Scene-based spatial questions
···

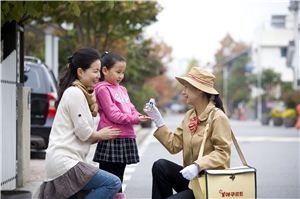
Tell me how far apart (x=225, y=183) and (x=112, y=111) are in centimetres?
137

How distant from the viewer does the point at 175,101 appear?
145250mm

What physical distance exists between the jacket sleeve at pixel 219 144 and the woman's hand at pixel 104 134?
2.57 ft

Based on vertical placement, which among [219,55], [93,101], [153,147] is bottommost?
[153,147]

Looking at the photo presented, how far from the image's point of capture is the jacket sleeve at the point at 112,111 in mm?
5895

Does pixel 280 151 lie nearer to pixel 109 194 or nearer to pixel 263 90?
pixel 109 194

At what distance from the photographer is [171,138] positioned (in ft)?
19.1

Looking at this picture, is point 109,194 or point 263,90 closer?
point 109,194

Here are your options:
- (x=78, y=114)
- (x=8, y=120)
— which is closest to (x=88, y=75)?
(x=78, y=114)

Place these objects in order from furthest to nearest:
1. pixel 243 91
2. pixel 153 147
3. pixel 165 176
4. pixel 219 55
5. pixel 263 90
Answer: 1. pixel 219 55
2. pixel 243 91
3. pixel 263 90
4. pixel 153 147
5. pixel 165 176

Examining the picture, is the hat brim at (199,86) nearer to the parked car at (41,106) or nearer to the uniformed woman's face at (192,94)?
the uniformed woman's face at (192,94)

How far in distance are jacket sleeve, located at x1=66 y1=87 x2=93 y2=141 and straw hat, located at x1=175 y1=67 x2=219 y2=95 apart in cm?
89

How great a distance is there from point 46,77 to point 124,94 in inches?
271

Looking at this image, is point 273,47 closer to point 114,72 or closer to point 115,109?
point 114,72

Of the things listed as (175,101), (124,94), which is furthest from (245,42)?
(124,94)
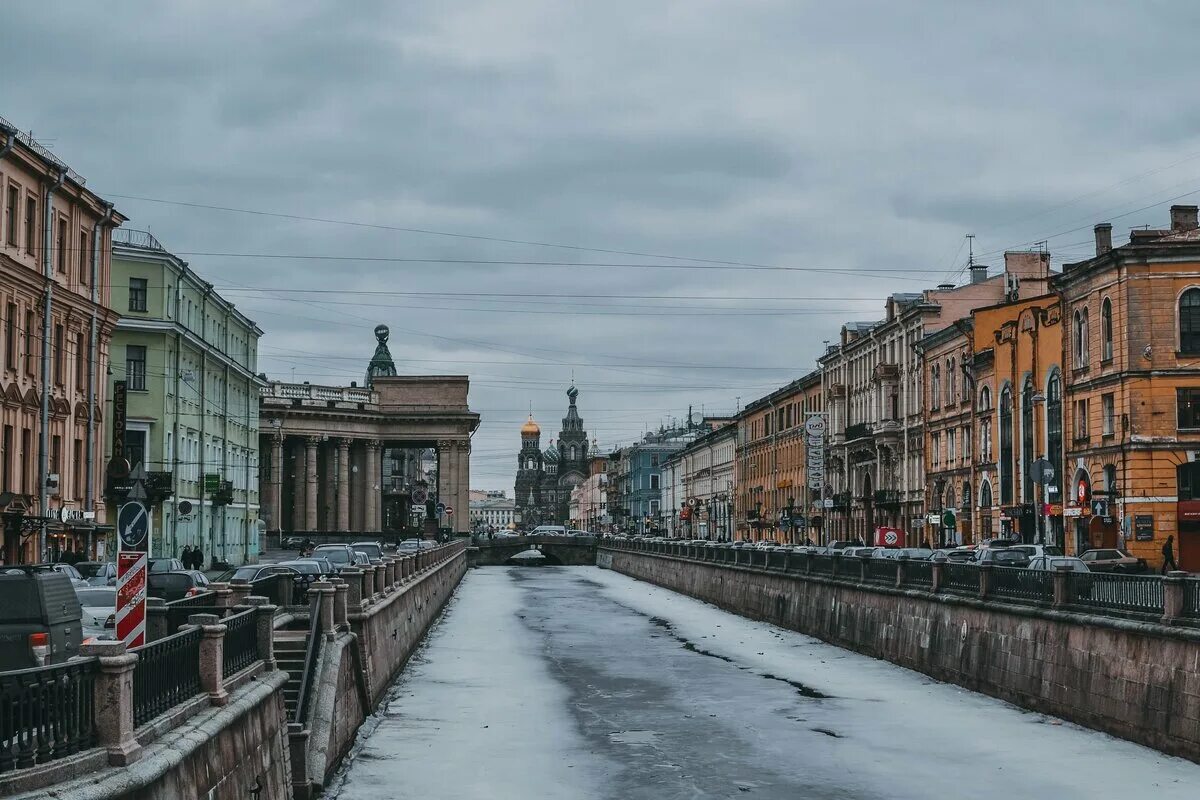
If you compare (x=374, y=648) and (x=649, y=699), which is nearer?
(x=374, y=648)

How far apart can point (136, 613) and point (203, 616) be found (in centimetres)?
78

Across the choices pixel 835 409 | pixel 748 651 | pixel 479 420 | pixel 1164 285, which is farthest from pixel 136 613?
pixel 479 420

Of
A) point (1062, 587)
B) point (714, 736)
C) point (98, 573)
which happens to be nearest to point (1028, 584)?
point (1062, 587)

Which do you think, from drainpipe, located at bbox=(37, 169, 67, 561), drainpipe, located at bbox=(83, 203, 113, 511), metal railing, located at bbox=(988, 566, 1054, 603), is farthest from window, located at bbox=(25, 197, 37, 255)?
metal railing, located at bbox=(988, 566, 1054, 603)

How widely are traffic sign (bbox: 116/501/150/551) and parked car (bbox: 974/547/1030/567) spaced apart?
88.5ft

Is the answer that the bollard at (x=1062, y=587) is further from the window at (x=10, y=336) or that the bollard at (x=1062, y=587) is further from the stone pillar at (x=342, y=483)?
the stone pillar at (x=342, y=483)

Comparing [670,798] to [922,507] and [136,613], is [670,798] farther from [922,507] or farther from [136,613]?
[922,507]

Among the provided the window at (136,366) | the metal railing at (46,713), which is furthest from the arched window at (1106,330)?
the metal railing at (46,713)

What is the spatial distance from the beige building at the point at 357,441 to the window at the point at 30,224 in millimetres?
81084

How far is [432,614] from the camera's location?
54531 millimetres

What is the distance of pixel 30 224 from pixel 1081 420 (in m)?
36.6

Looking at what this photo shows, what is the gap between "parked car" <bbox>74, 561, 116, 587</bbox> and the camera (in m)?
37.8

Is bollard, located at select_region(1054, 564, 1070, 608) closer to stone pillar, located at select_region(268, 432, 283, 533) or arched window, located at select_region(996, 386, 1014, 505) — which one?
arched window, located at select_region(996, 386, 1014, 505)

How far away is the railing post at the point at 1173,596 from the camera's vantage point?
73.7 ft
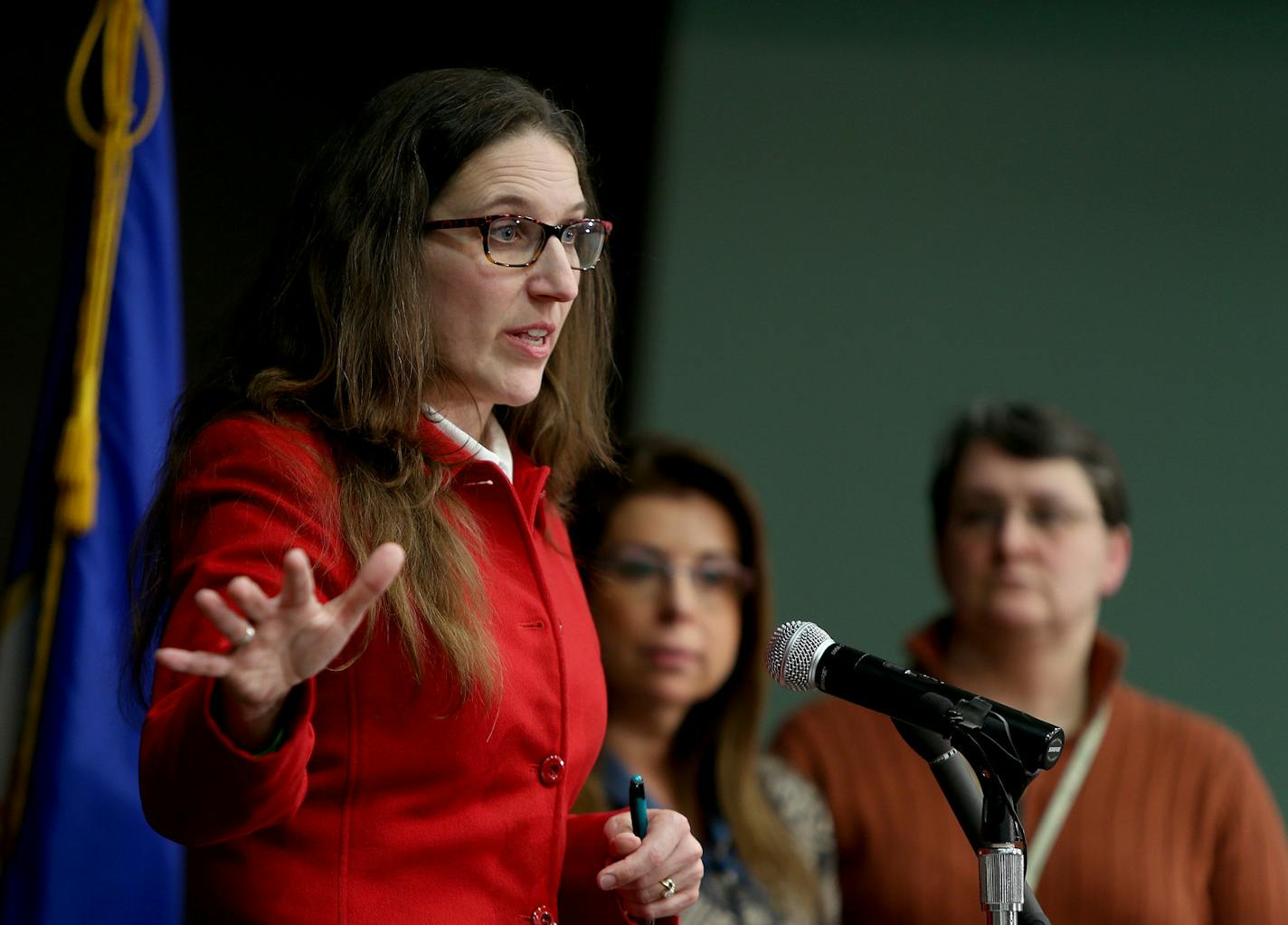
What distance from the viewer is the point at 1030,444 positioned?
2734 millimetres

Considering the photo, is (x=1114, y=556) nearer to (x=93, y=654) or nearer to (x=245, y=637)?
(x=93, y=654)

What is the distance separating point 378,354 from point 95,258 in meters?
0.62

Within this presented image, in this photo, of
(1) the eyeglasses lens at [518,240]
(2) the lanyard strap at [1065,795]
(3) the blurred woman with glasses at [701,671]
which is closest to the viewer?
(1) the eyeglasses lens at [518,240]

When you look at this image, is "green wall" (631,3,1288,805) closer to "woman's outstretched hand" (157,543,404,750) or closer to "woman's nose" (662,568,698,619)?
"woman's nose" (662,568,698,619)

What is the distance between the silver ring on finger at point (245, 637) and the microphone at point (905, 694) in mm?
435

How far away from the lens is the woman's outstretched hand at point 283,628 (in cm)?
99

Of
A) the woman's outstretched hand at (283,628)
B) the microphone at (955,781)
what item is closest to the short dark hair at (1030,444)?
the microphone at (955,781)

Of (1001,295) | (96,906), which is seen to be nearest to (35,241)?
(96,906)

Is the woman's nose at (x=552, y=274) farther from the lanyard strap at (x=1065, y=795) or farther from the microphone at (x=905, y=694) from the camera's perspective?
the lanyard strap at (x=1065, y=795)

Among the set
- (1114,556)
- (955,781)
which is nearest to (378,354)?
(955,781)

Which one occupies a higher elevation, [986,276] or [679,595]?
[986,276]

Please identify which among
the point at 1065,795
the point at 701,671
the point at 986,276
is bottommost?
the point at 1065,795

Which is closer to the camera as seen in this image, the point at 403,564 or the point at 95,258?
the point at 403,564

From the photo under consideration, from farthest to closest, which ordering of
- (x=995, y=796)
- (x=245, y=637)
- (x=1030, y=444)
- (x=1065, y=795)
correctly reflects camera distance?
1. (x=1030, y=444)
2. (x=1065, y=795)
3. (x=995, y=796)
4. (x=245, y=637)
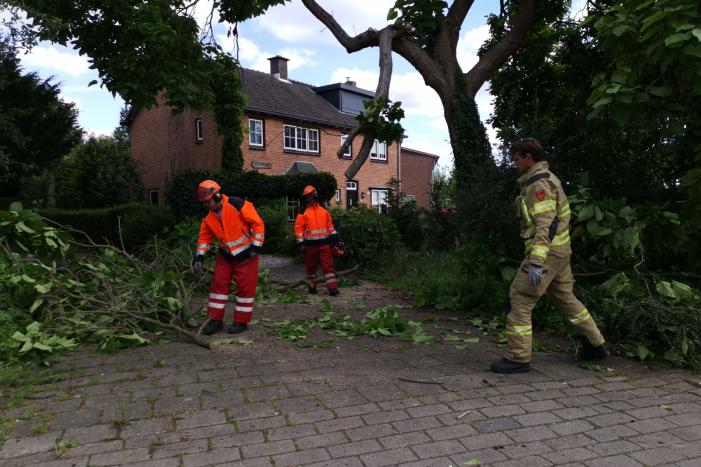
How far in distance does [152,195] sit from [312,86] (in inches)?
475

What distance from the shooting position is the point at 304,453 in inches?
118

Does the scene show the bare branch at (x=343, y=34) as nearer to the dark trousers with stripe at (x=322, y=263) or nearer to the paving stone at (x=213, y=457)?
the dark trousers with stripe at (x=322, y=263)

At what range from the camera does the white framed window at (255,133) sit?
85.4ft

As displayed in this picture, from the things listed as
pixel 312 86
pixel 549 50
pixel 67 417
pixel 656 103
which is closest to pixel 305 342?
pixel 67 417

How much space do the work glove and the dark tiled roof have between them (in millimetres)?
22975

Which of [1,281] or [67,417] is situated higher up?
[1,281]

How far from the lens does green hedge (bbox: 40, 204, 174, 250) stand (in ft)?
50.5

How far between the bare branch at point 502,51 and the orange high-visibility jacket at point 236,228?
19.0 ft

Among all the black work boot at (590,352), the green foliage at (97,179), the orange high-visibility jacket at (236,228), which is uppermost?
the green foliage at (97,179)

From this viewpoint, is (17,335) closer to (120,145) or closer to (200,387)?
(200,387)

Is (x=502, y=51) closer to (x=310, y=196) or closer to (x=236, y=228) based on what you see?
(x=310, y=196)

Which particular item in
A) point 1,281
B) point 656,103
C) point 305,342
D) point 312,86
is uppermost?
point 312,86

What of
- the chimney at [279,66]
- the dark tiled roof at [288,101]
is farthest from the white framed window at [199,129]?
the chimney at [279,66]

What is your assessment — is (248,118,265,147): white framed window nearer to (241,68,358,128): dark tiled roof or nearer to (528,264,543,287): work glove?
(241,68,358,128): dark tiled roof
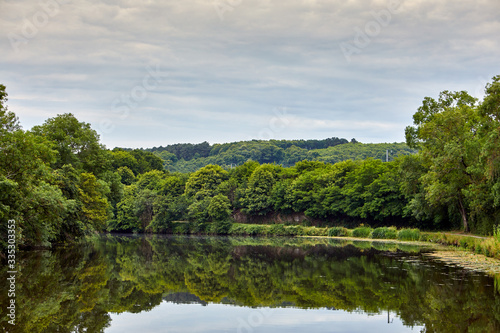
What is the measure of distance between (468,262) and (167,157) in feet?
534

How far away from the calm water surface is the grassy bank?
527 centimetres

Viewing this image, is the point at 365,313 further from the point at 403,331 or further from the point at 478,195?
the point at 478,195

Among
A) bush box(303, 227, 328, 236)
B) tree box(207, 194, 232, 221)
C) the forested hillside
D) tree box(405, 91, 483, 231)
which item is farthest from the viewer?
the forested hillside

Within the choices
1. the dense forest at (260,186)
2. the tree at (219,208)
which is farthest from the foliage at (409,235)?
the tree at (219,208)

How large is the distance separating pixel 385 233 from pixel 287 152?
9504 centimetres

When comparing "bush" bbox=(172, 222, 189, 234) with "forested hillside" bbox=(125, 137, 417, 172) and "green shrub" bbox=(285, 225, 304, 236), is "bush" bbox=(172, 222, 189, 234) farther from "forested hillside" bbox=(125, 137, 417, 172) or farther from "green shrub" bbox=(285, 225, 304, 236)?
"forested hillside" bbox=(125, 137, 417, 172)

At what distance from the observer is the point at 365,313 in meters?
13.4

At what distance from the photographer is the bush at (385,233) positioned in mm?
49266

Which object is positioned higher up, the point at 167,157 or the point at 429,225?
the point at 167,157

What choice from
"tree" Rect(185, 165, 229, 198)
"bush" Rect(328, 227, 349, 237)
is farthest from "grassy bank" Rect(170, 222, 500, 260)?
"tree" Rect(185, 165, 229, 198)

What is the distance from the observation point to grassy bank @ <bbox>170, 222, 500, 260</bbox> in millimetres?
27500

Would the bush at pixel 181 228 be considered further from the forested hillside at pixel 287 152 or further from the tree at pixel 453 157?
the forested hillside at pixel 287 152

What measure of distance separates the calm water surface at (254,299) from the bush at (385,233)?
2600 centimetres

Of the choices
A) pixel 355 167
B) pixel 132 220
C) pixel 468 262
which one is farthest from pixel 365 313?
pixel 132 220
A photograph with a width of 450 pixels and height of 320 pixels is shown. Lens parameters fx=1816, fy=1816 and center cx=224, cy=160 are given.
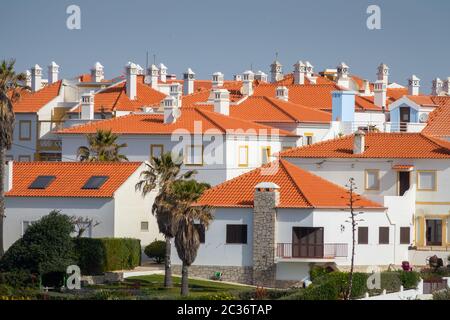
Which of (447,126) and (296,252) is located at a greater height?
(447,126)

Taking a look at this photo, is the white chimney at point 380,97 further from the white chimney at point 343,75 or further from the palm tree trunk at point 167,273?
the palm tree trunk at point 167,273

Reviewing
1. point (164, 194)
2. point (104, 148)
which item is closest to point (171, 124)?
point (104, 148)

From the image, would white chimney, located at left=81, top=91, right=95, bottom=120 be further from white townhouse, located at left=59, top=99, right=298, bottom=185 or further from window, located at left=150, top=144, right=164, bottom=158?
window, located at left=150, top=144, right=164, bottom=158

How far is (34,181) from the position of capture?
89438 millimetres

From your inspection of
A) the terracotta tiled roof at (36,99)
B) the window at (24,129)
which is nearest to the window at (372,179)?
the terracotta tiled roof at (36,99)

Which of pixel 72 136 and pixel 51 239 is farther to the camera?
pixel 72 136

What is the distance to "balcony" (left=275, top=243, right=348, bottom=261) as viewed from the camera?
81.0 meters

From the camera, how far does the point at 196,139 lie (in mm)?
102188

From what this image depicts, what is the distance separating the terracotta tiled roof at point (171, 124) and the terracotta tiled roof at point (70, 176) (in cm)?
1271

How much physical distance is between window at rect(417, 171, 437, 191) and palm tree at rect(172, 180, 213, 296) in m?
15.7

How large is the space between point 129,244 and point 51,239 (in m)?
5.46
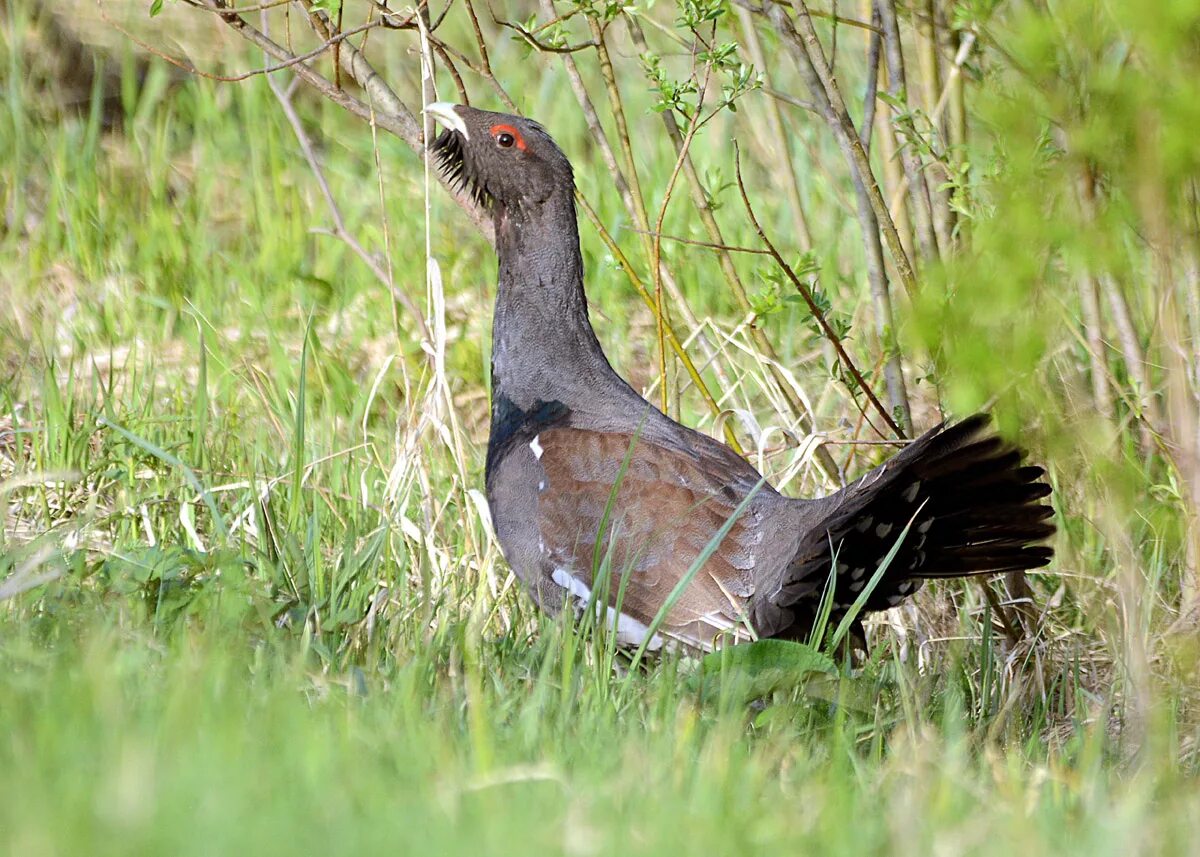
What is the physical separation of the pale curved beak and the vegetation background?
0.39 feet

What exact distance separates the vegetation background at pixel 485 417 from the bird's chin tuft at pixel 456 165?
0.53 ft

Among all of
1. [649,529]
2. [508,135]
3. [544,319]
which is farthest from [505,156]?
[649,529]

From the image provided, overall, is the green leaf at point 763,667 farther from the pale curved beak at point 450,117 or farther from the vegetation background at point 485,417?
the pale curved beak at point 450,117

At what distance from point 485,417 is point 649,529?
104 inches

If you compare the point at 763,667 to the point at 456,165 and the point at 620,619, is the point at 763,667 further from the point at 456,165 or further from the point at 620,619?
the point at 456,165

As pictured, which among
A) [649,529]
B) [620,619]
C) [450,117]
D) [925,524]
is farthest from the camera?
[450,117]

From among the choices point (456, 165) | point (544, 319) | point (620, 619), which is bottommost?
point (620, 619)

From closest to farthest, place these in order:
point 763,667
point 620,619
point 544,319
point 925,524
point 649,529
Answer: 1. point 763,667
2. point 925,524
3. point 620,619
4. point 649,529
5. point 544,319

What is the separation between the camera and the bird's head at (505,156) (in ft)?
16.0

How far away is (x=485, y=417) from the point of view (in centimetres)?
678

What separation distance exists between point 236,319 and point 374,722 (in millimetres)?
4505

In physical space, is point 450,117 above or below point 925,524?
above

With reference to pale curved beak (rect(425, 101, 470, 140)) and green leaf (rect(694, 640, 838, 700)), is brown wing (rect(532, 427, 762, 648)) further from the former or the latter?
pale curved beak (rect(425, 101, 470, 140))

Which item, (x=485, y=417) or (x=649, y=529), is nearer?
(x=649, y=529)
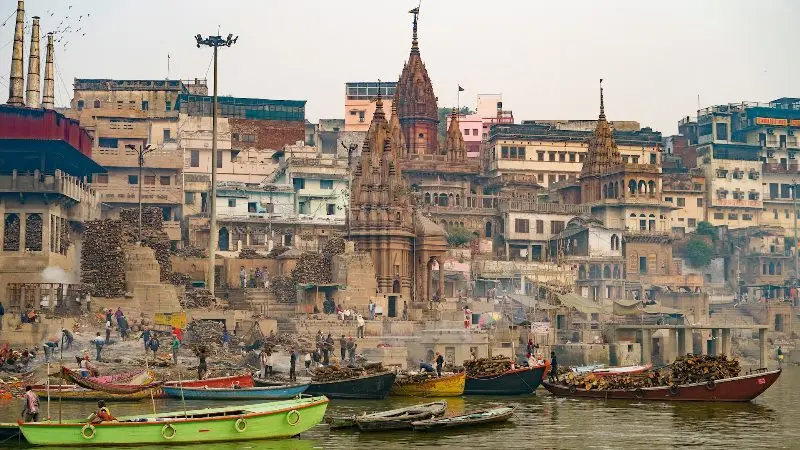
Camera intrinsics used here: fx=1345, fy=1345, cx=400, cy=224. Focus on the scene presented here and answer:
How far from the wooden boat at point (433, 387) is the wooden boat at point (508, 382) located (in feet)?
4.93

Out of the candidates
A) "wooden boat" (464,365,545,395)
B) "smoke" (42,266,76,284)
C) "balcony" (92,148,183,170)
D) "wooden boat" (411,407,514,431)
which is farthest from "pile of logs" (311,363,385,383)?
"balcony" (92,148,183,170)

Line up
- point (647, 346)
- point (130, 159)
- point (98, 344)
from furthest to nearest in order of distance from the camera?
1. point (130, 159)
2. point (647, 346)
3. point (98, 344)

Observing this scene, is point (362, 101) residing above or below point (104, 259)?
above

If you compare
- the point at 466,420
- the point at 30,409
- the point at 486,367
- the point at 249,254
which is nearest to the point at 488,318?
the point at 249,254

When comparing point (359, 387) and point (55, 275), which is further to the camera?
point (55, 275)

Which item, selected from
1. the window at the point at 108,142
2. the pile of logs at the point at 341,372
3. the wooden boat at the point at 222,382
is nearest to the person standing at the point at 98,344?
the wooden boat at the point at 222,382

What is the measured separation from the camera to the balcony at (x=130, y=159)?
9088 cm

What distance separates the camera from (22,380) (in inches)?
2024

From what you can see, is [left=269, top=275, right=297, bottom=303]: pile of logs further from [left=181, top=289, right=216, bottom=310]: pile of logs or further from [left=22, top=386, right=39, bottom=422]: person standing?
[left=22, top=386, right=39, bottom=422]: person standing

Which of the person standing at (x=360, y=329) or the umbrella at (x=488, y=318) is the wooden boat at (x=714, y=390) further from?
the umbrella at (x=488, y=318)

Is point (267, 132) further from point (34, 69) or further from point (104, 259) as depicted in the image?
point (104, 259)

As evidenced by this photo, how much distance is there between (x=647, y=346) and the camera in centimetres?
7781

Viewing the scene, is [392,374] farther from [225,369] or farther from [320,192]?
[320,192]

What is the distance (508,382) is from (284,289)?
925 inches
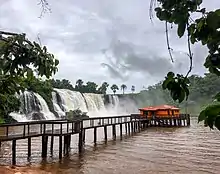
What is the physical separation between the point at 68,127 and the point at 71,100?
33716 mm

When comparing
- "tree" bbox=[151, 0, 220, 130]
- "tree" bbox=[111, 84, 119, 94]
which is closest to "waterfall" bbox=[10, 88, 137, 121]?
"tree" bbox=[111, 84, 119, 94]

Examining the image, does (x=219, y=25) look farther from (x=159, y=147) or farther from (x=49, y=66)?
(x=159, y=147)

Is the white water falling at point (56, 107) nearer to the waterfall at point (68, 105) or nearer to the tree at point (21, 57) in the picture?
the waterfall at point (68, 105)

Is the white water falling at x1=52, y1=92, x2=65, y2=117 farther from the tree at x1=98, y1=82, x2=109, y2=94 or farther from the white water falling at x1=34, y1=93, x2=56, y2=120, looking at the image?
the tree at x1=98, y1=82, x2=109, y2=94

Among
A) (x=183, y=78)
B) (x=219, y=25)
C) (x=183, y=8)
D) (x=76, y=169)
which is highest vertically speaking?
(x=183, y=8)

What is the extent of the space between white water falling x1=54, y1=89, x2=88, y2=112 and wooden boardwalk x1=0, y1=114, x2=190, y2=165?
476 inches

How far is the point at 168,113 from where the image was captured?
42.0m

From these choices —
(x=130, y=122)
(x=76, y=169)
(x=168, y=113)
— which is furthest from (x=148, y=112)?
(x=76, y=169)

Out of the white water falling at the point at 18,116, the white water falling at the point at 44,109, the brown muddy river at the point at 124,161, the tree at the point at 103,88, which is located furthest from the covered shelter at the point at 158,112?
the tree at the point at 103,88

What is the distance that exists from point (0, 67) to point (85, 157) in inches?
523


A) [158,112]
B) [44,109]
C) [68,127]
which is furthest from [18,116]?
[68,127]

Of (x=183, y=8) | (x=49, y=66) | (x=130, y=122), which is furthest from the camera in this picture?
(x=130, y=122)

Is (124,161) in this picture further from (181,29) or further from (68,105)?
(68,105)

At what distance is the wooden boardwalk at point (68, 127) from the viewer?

···

* _What needs to be done_:
Copy the data word for word, starting at the line containing "From the image, would" and stopping after the line containing "89438 millimetres".

* _Output of the task_:
From the image, would white chimney, located at left=81, top=91, right=95, bottom=120 be further from white townhouse, located at left=59, top=99, right=298, bottom=185 or further from window, located at left=150, top=144, right=164, bottom=158?
window, located at left=150, top=144, right=164, bottom=158

How far is (34,181) from the position of capture?
89438 millimetres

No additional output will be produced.